The cold? you replied. All of your muscle memory of shivering through tropical rainstorms had disappeared within weeks of winter in your new city. 

It sounded haughty. You should have known. A certain nonchalance towards cold climates indicated an aloof worldliness that you had observed among your friends who did semesters abroad. You just didn’t think you could punch down from this place, with its bald, black trees and anaemic skies. The buildings squat like crows and the sleet showers feel like bullets. 

Why not return home for a few weeks? Swallow the cost of the ticket, see everybody face to face. Fill your stomach with heavy, oily hawker food and run the soles of your flip-flops thin.

Why stay here? There is something you want to prove to yourself, but it is buried so deep that you can’t find the language for it. You would like to stop thinking about home altogether, but of course it occupies more space in your mind than ever. 

On the family WhatsApp group, you stick to safe topics. Comments and replies give way to videos, then photographs as Christmas approaches.

You see your nephews leaping in a bouncy castle while a gigantic inflatable Santa bobs behind them. You play that video repeatedly, wishing you could spirit them here somehow, to this place of your self-imposed exile.

In the background, your mother twitches a cardigan over her shoulder and your father can be heard calling out, Look at that colourful tree!

You can picture exactly what he is pointing to.
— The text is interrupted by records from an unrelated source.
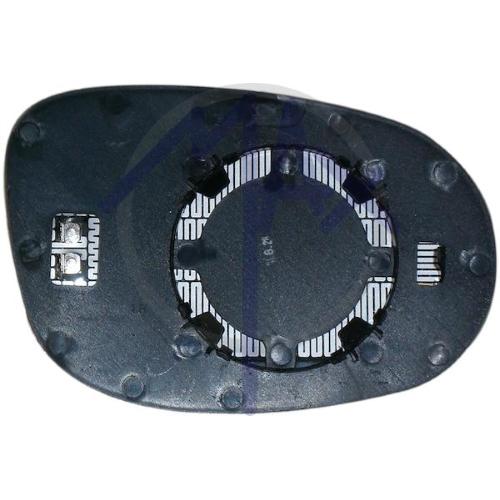 VETRO SPECCHIO RETROVISORE FIAT IDEA DAL 2007 - LANCIA MUSA DAL 2007 - Y DAL 2011 - FORD KA DAL 2009 SINISTRO CON PIASTRA TERMICO CROMATO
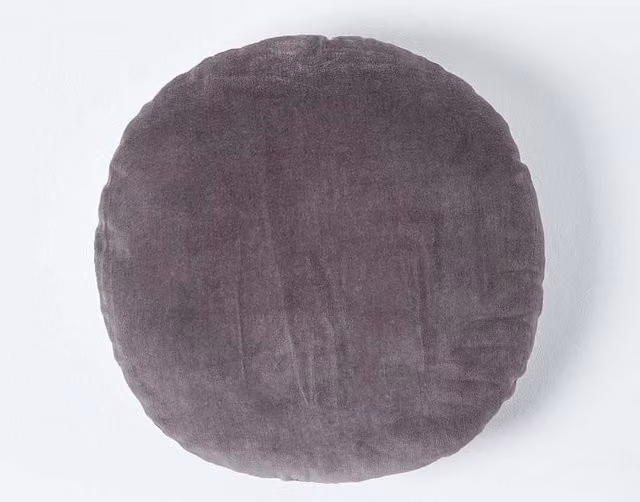 Homescapes Round Cotton Velvet Cushion in Grey, Diameter: 40 cm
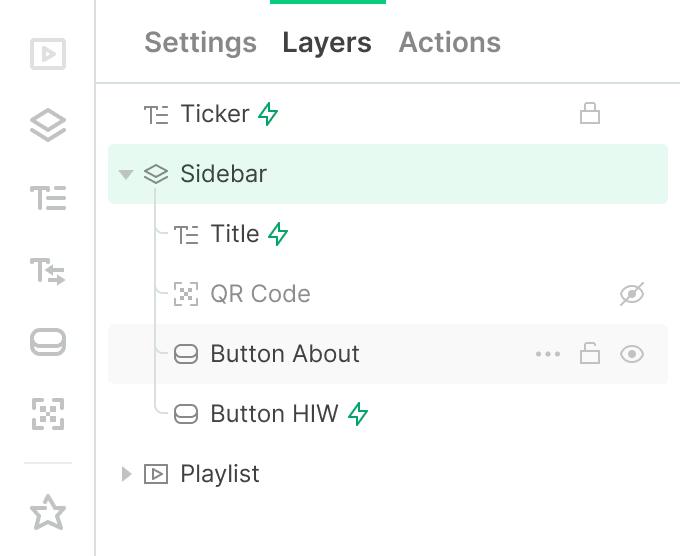 Actions layers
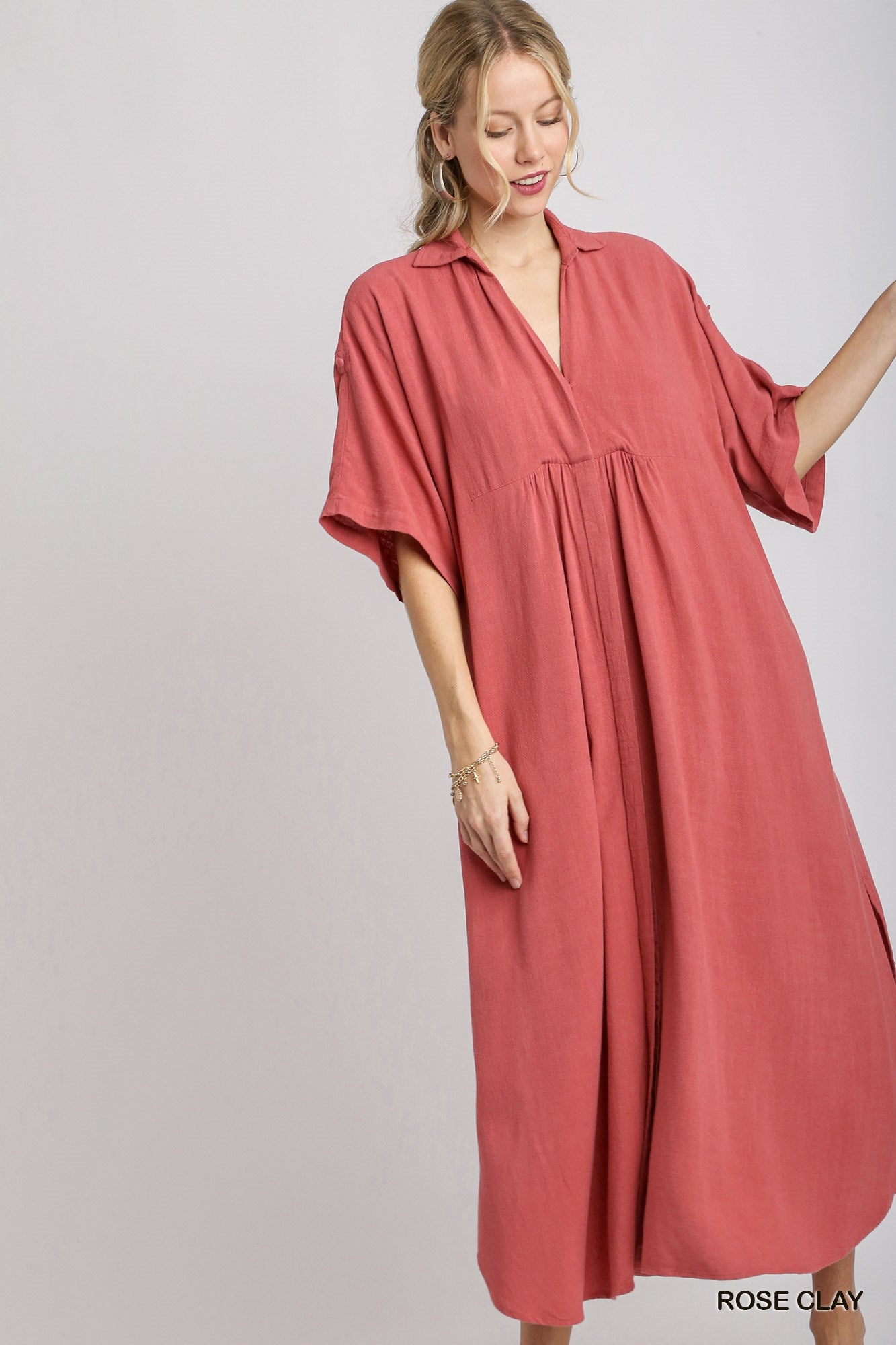 Justice Relax Linen Blend Midi Dress - Shoppe3130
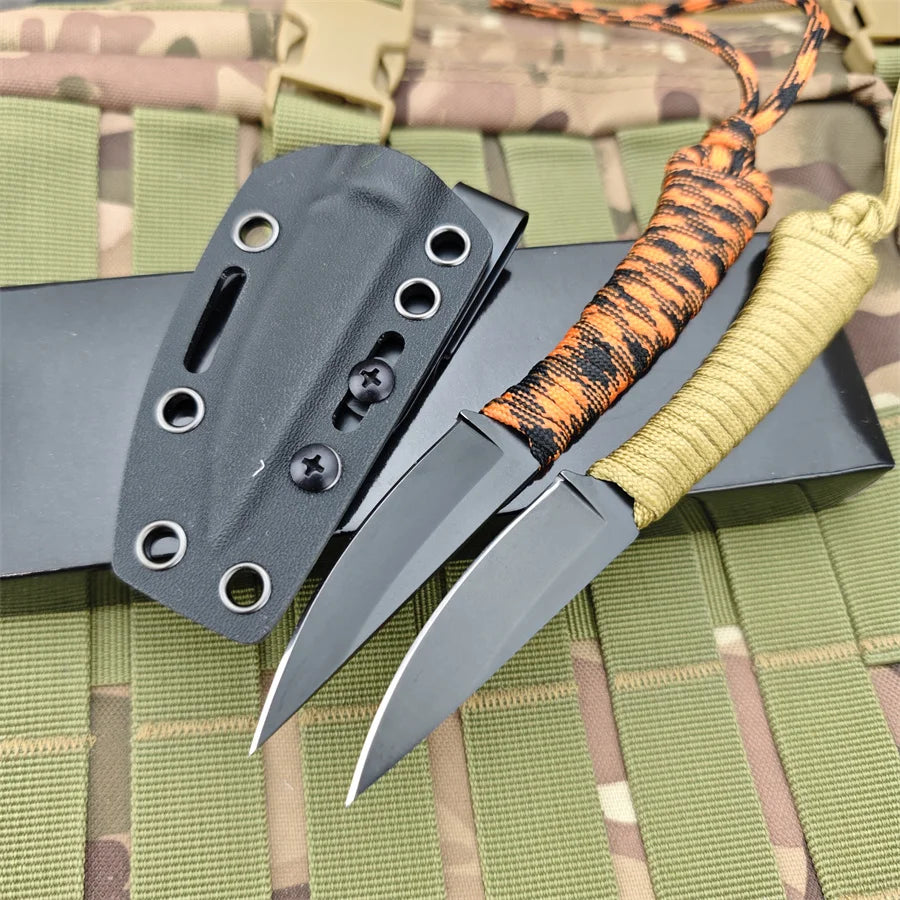 Fixed Blade Knife, Nylon Rope Handle, Nylon Sheath, Hunting, Fishing .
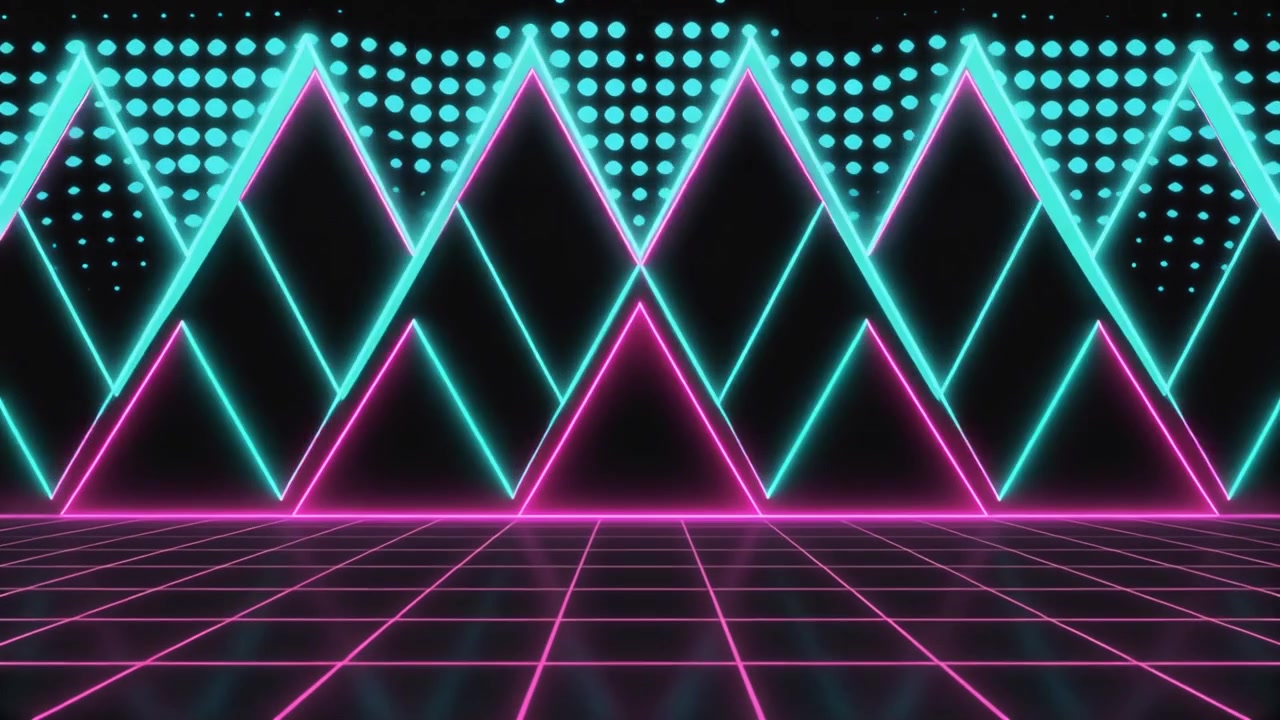 Animazione in stile Synthwave retrò con triangoli al neon e griglia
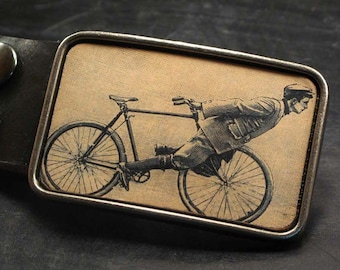 Bike belt buckle, vintage cyclist, Cycle trick leather belt buckle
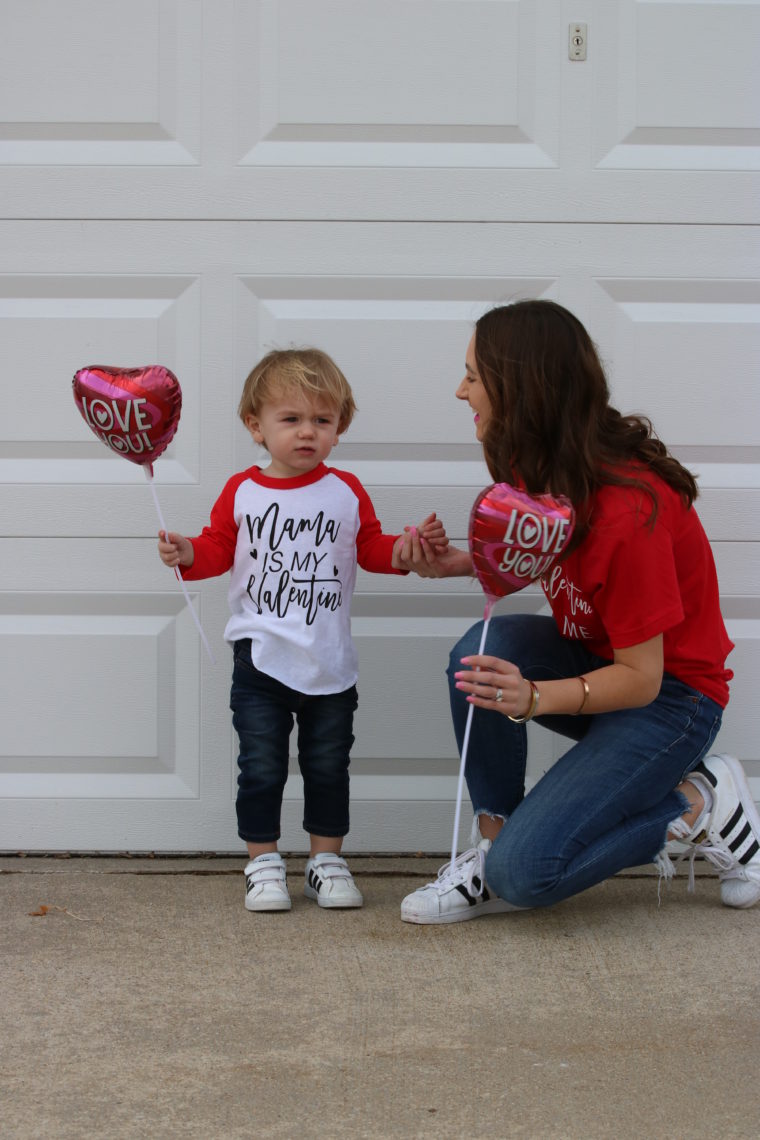 mom and son matching valentines day shirts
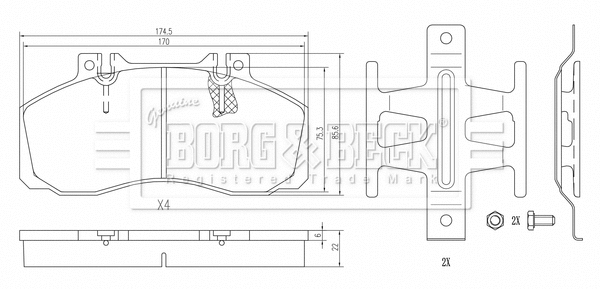 Brake Pad Set, disc brake (BBP33034)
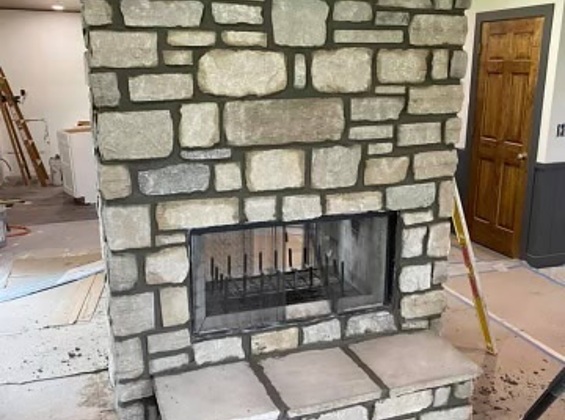 Linked image of Stone Fireplace installation with insert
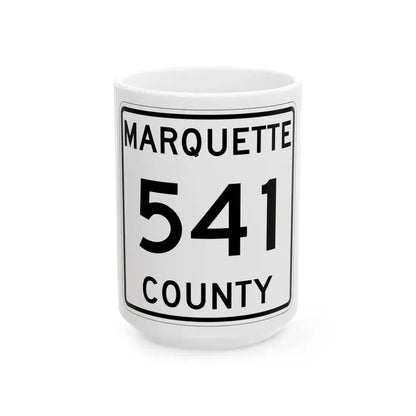 Michigan 541 Marquette County (Michigan) (Road Sign) White Coffee Mug 15oz - Go Mug Yourself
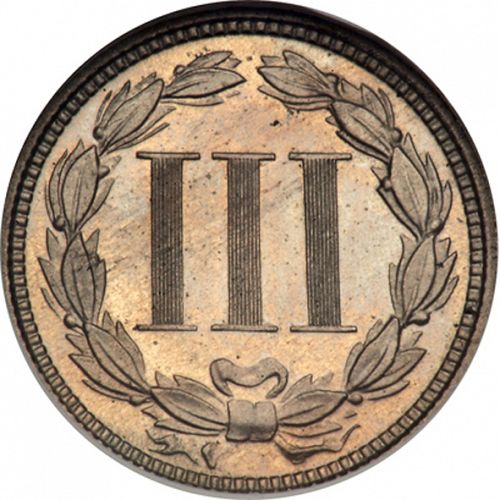 3 cent Reverse Image minted in UNITED STATES in 1876   - The Coin Database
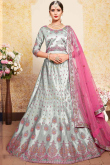Grey Satin Lehenga With Satin Choli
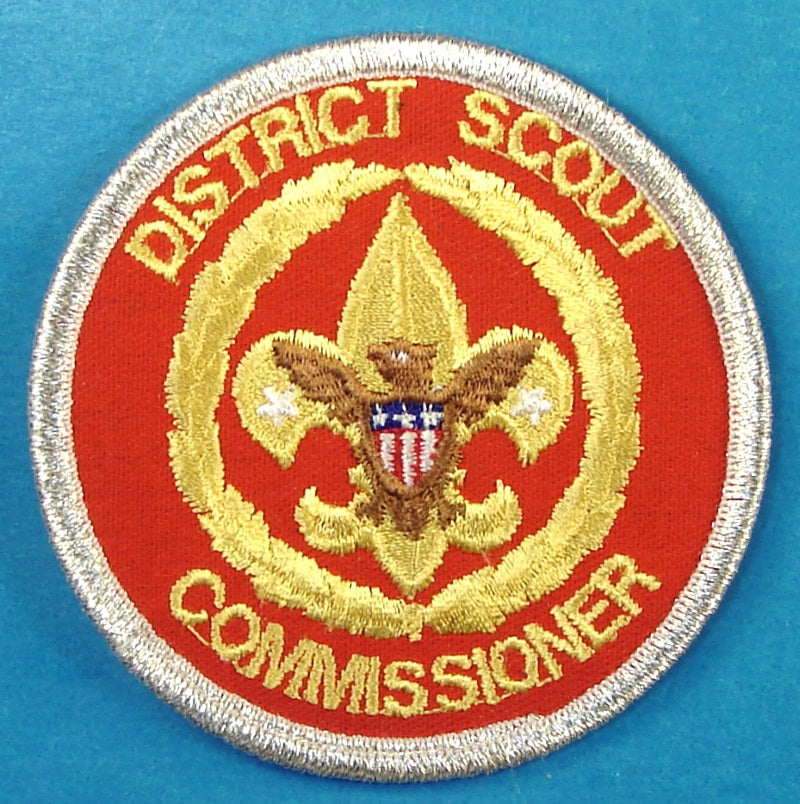District Scout Commissioner Patch Silver Mylar Border Computer Design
As a child, you loved sitting on the top deck of a public bus while the silvery lights of Orchard Road flooded the night skies. It made you giddy and slightly ill, all of that electricity and noise thrumming around you. You left because you were averse to spectacles and replicas – you thought this life here was an authentic one.

You might be right, but it doesn’t stop you from checking the ticket prices again that evening, hoping for a reasonable passage this time.